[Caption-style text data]

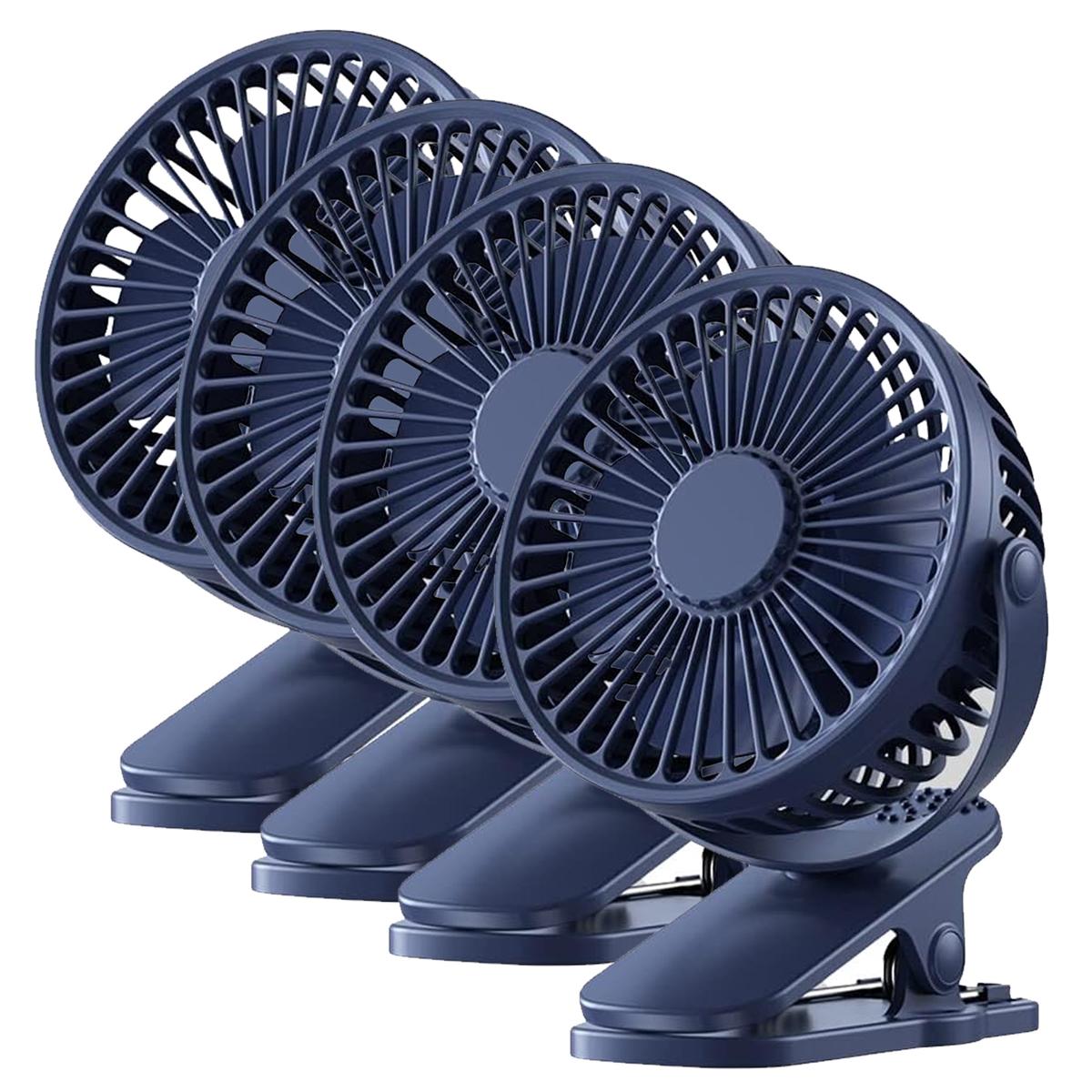 Foto 2 pulgar | Mini Ventiladores Ventdepot Mxbbz-004 4 Piezas Azul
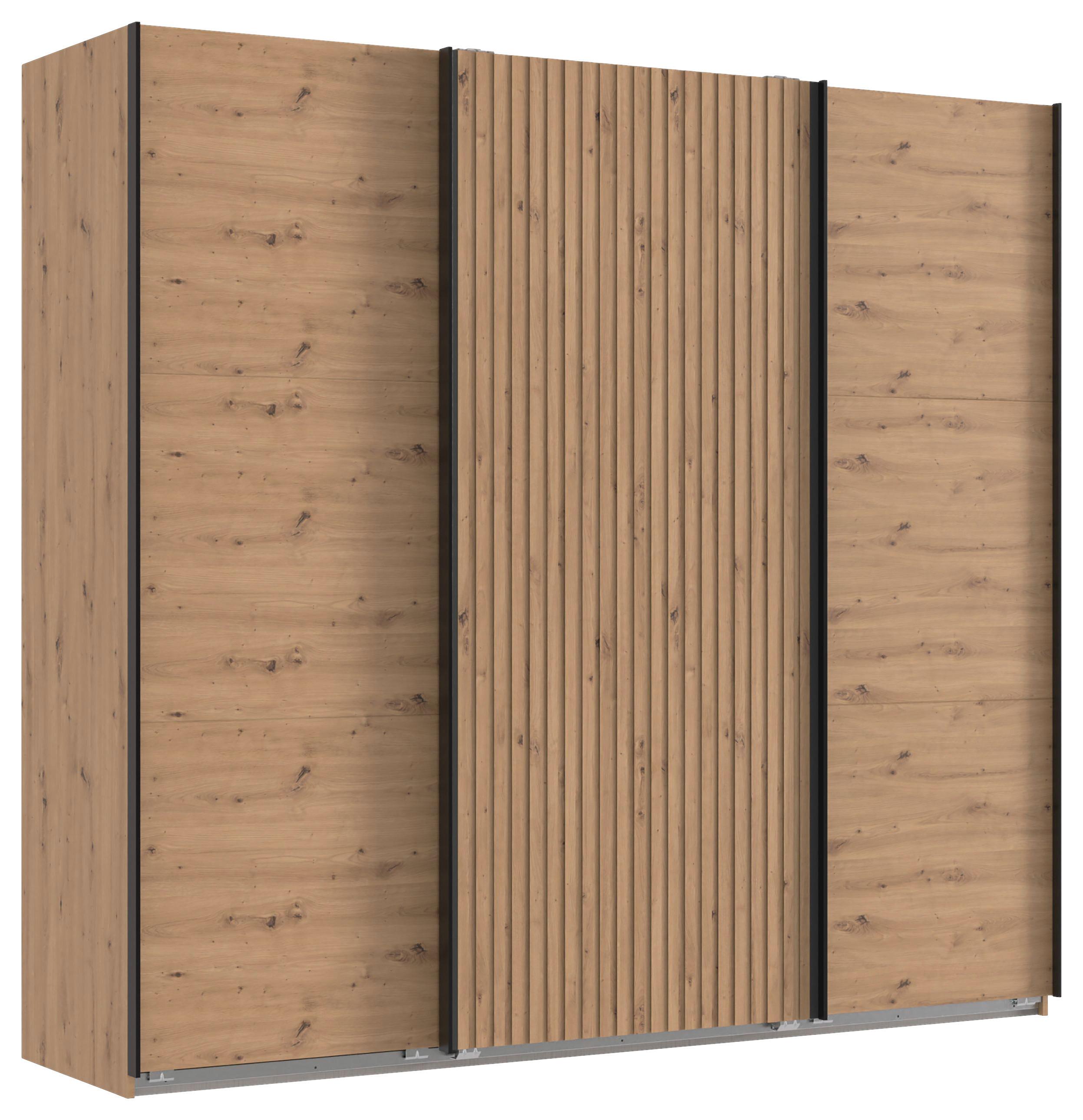 DULAP USI CULISANTE ANDORRA - stejar Artisan, Modern, material pe bază de lemn (250/216/65cm) - Modern Living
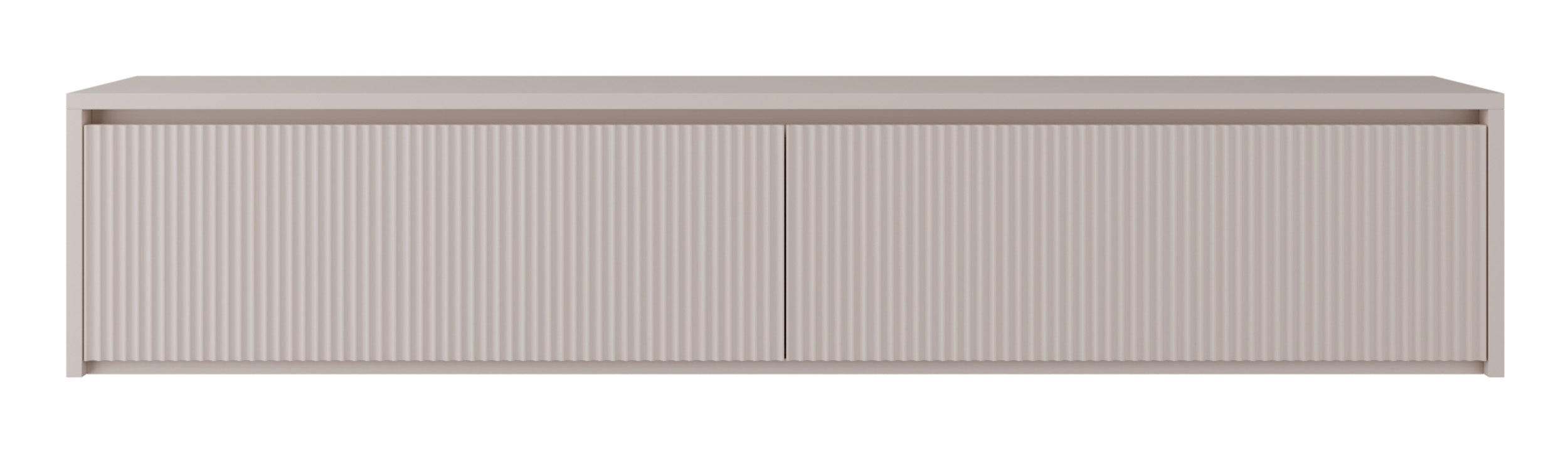 TV stolík Vemmi kašmírovo sivý 180 cm - taupe, kompozitné drevo (180/35.5/31.8cm) - Selsey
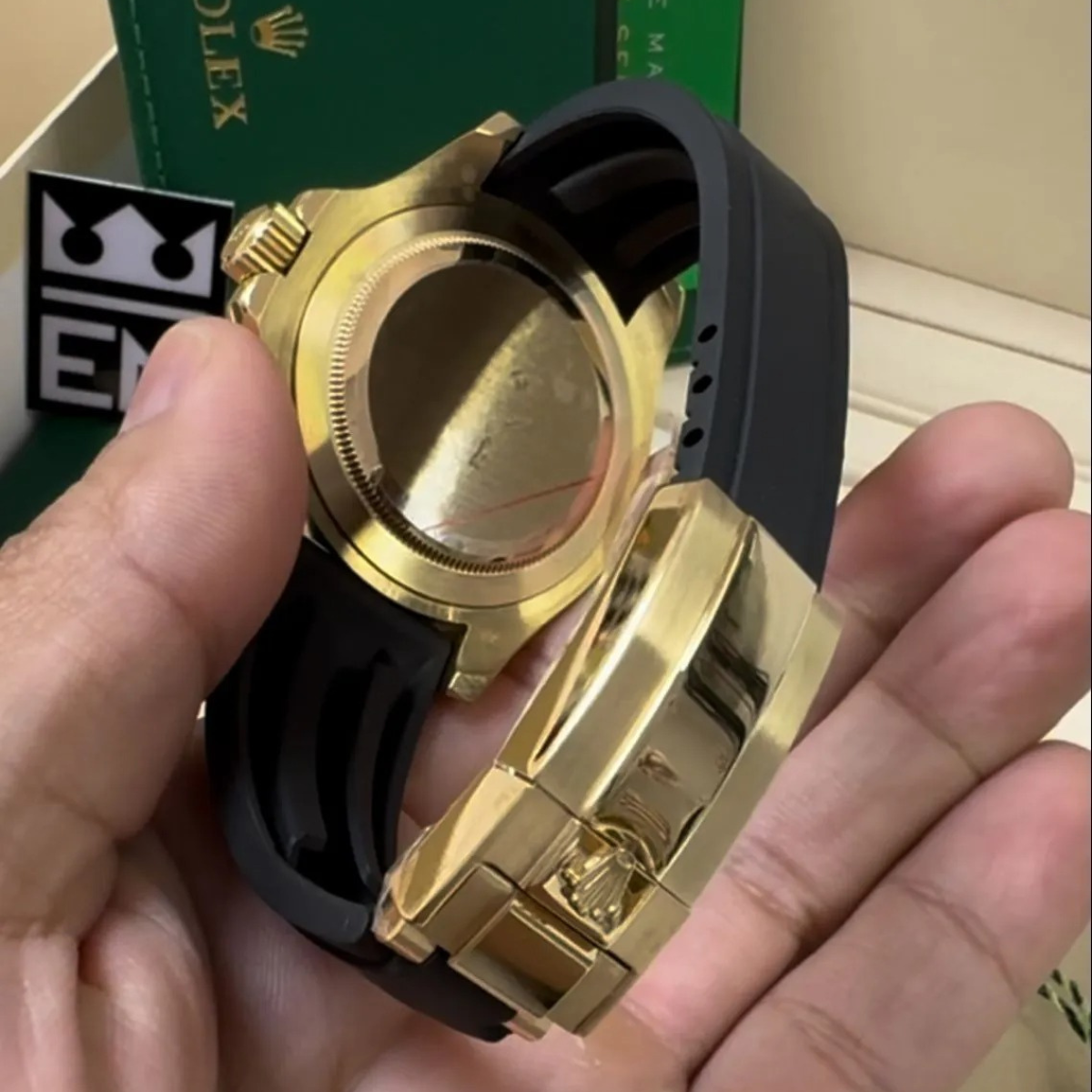 RX Yacht-Master 42 – Black Gold – Oysterflex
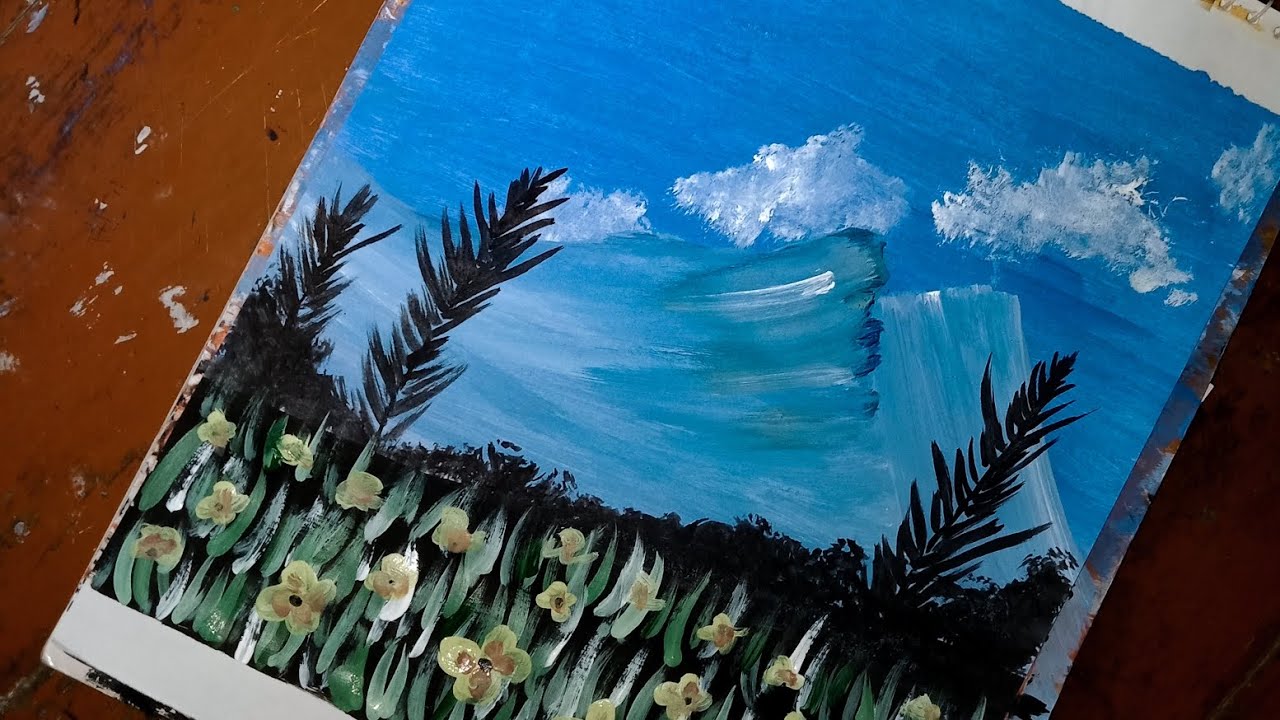 Easy painting for beginners #art #artwork #explore #artist #myart #myartwork #painting #fyp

**What to produce**. Return each row above word for word, without the pictures.

**Your response**.
 Foto 2 pulgar | Mini Ventiladores Ventdepot Mxbbz-004 4 Piezas Azul
 DULAP USI CULISANTE ANDORRA - stejar Artisan, Modern, material pe bază de lemn (250/216/65cm) - Modern Living
 TV stolík Vemmi kašmírovo sivý 180 cm - taupe, kompozitné drevo (180/35.5/31.8cm) - Selsey
 RX Yacht-Master 42 – Black Gold – Oysterflex
 Easy painting for beginners #art #artwork #explore #artist #myart #myartwork #painting #fyp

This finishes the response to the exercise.